The primary display, however, is also connected to my Xbox 360 and PS3. So when it’s time to start gaming, I move the web browser and anything else I might need over to the secondary display, allowing me to continue using the computer while playing a console game. The problem is that Windows 8 only displays notifications on the primary display, so it’s easy to miss an incoming email or IM unless I’m using the desktop versions of these applications. Worse, my secondary display runs at 1920 x 1200, which is a decent resolution but not quite wide enough to support Windows 8’s Snap feature. As a result, I can’t run a Windows Store app like Feed Reader or Tweetro+ without completely obscuring the desktop, which needs to be visible if I don’t want to miss an incoming notification. This is admittedly a rare use case, but ModernMix solves this problem.
The design of ModernMix is simple, but it works quite well. You won’t notice much of a difference right after you install the application, aside from a small icon (known as the control overlay) in the upper-right corner of every Windows Store app. Selecting this icon instantly switches the app from fullscreen to windowed mode and places an icon on the taskbar. Stardock has strangely chosen to disable the animated flip that is seen whenever you launch a fullscreen application, but this is easily reversed in the settings. Here, you’ll also find a number of other nice tweaks like the ability to disable the control overlay (something I’d recommend if you want a pure experience), change the hotkey for switching modes (F10 by default), and decide whether or not fullscreen apps should be shown on the taskbar. ModernMix also lets you choose how apps should appear when they are launched from either the Start menu or the Windows desktop. This granularity of control is app-specific by default, so it will remember the last used state for each app.
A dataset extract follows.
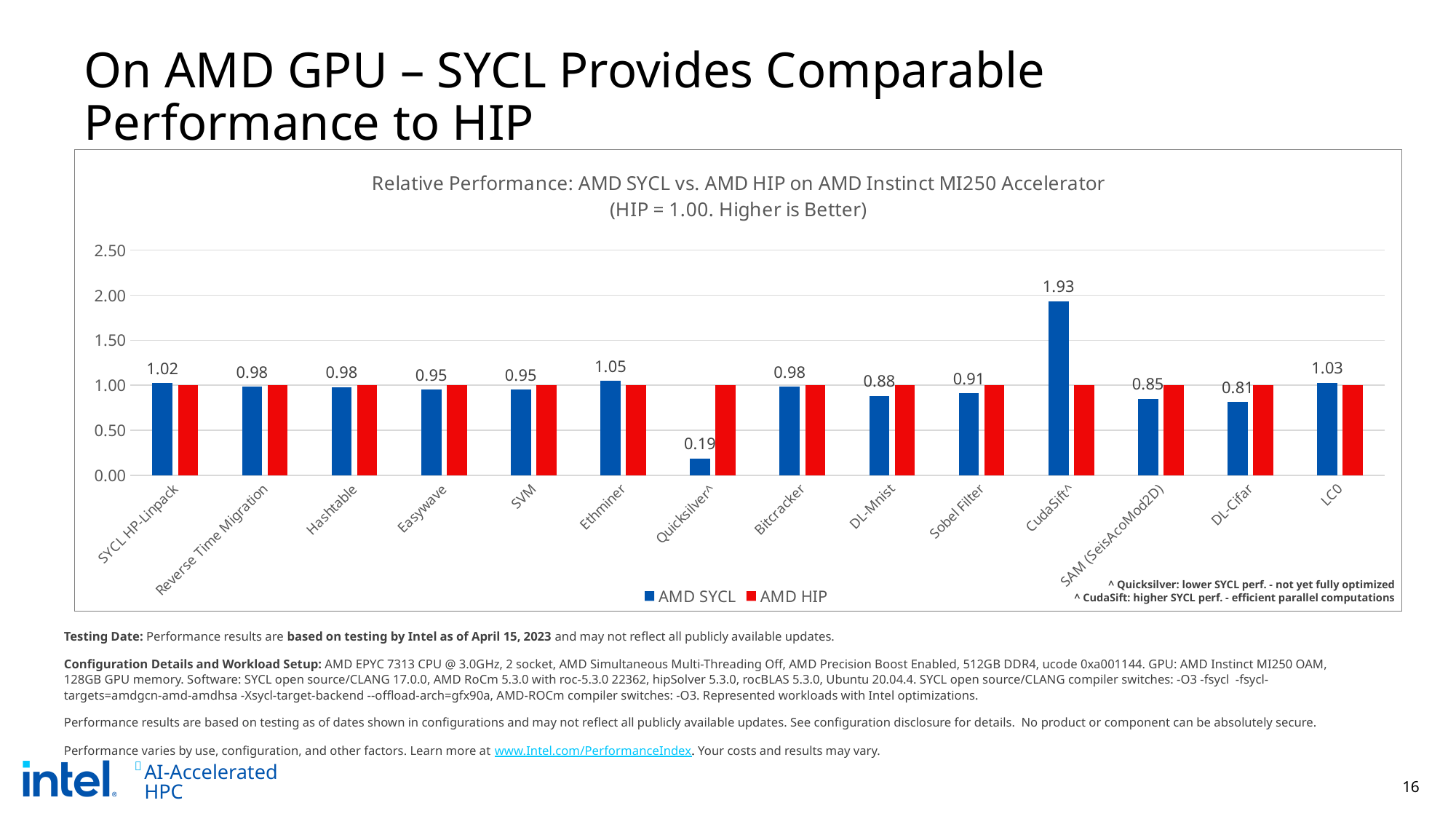
What is the AMD SYCL relative performance value for CudaSift? 1.93 What kind of chart is shown on the slide? Bar chart How many workloads are shown on the x axis of the chart? 14 How many series does the chart legend list? 2 What is the difference between the AMD SYCL values for CudaSift and Quicksilver? 1.74 Is the AMD SYCL value for CudaSift greater or less than 1.50? greater What is the AMD SYCL relative performance value for Ethminer? 1.05 Which workload has the highest AMD SYCL relative performance? CudaSift Which workload has the lowest AMD SYCL relative performance? Quicksilver Which has a larger AMD SYCL value, DL-Mnist or Sobel Filter? Sobel Filter What is the AMD SYCL relative performance value for Quicksilver? 0.19 What is the AMD SYCL relative performance value for DL-Cifar? 0.81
Stardock has done a great job making this x86 application as bug-free as possible, even in a pre-release state. The only glitches I’ve noticed thus far are that some apps like the Windows Store default to vertical – rather than horizontal – scrolling if the window is too small, you can’t use the WinKey+Shift+ArrowKey to switch the app to a different display, and that the close animation for apps on secondary displays has strangely disappeared. Using the Charms can occasionally be difficult when the app is on the desktop, but you just have to make sure the focus is always on the app in question. Additionally, due to the nature of ModernMix, it’s possible to have an app remember that it was last used on a secondary display when you switch back to fullscreen, even if you already have an app snapped on the primary display. This leads to some OS confusion, but bringing up the Start screen quickly returns all of the apps to the same display, as Microsoft originally intended.
I’ve been using ModernMix for a couple of days now, and it’s been nice to have Tweetro+ running on the desktop while I’m playing a game, allowing me to stay up-to-date on everything that’s going on. However, while it’s nice to be able to occasionally switch between modes with F10, I’ve found that I still use the default fullscreen experience 99% of the time. ModernMix only supports Intel processors, so you won’t be able to run it on tablets like the Microsoft Surface RT or ASUS VivoTab RT. And yet, I wouldn’t recommend it on this type of device anyway, since tablets are designed for fullscreen apps. ModernMix is good for a small segment of users who prefer the old Windows desktop – or people with a use case similar to mine – but it’s not for everyone. As soon as I can get notifications on a second display (and get a new monitor that supports Snap), I won’t hesitate to return to vanilla Windows 8. But for now, ModernMix is kind of useful.